Кэйлеб с сожалением покачал головой:
– Я видел их лишь со спины, но они были одеты в военную форму, и седла их были одного образца. Могу лишь добавить, что один из трех был очень высоким, а один – маленького роста. Я уверен, если вы проверите всех лошадей, вы сразу обнаружите тех, на которых всю ночь скакали. К тому же у одной из лошадей повреждена нога.
Джеб опять посмотрел на Гарретта, но на этот раз офицер покачал головой. Джеб опять непроизвольно вздохнул.
– Ты, – Джеб указал на помощника, – проверишь каждую лошадь из тех, что вернулись недавно. – Затем он взглянул на Гарретта. – Постройте своих людей для проверки.
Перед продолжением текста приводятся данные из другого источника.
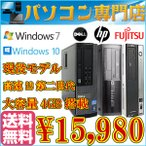 第二世代HP DELL 富士通 Core i3 2100-3.10GHz〜 メモリ4GB HDD250GB DVDドライブ Windows7&Windows10 64bit WPS Office付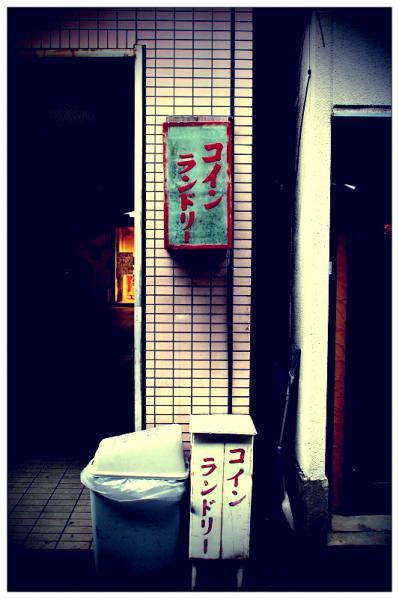 8_20120616193808.jpg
Внутри у Гарретта все кипело от дерзкого самоуверенного тона, которым отдавал команды Джеб. Но Гарретту ничего не оставалось делать как выполнять эти приказы. Плечи его опустились – все, что происходило – его вина. Он сам попросил о помощи. Он должен был сам уладить это дело. Пламмер спустит с него три шкуры, когда обнаружит, как все было. И хуже всего было неожиданно охватившее его чувство, что он сам загубил свою карьеру. Гарретт не думал, что Джеб Уэллз утаит какие-либо подробности этого происшествия.
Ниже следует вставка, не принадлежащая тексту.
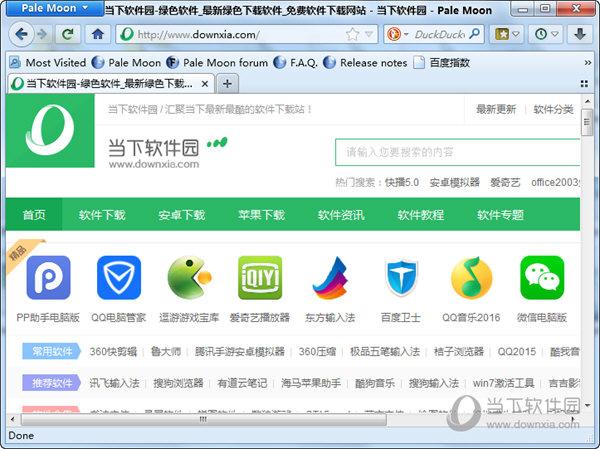 PaleMoon浏览器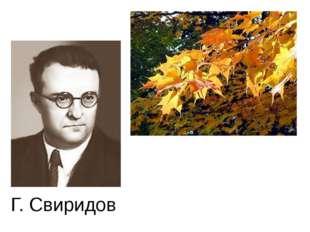 Г. Свиридов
Спустя некоторое время наспех одетые солдаты выстроились для смотра, хотя еще было сумрачно. Джеб внимательно вглядывался в их лица: одни были раздражены, особенно те, что вернулись с вечерней вахты всего несколько часов назад, другие смотрели с любопытством. Почти все выглядели сонными. Почти, но не все.
– Кто из вас был сейчас на вахте?
Пять человек вышли вперед. Ясные глаза, без тени вины или страха перед возможным подозрением всем видом они старались доказать, что им можно доверять.
Джеб кивнул головой:
– Вернитесь на свои посты.
Затем, сделав знак остаться пяти солдатам, которые не казались заспанными и не выражали никакого любопытства, он отпустил остальных. Один из оставшихся, гладко выбритый голубоглазый парень, выглядел каким-то перепуганным. Джеб, прохаживавшийся перед ними взад и вперед, вдруг остановился прямо перед этим парнем и словно пригвоздил его своим пристальным взглядом.
Потянулись минуты ожидания, юноша, не выдержав назойливого сурового взгляда Джеба, заговорил:
– Сэр… я… я никогда не хотел, чтобы молодая леди забеременела, – лицо его запылало от смущения, – ее отец… – он сглотнул и выпрямился. – Я хочу жениться на ней, сэр.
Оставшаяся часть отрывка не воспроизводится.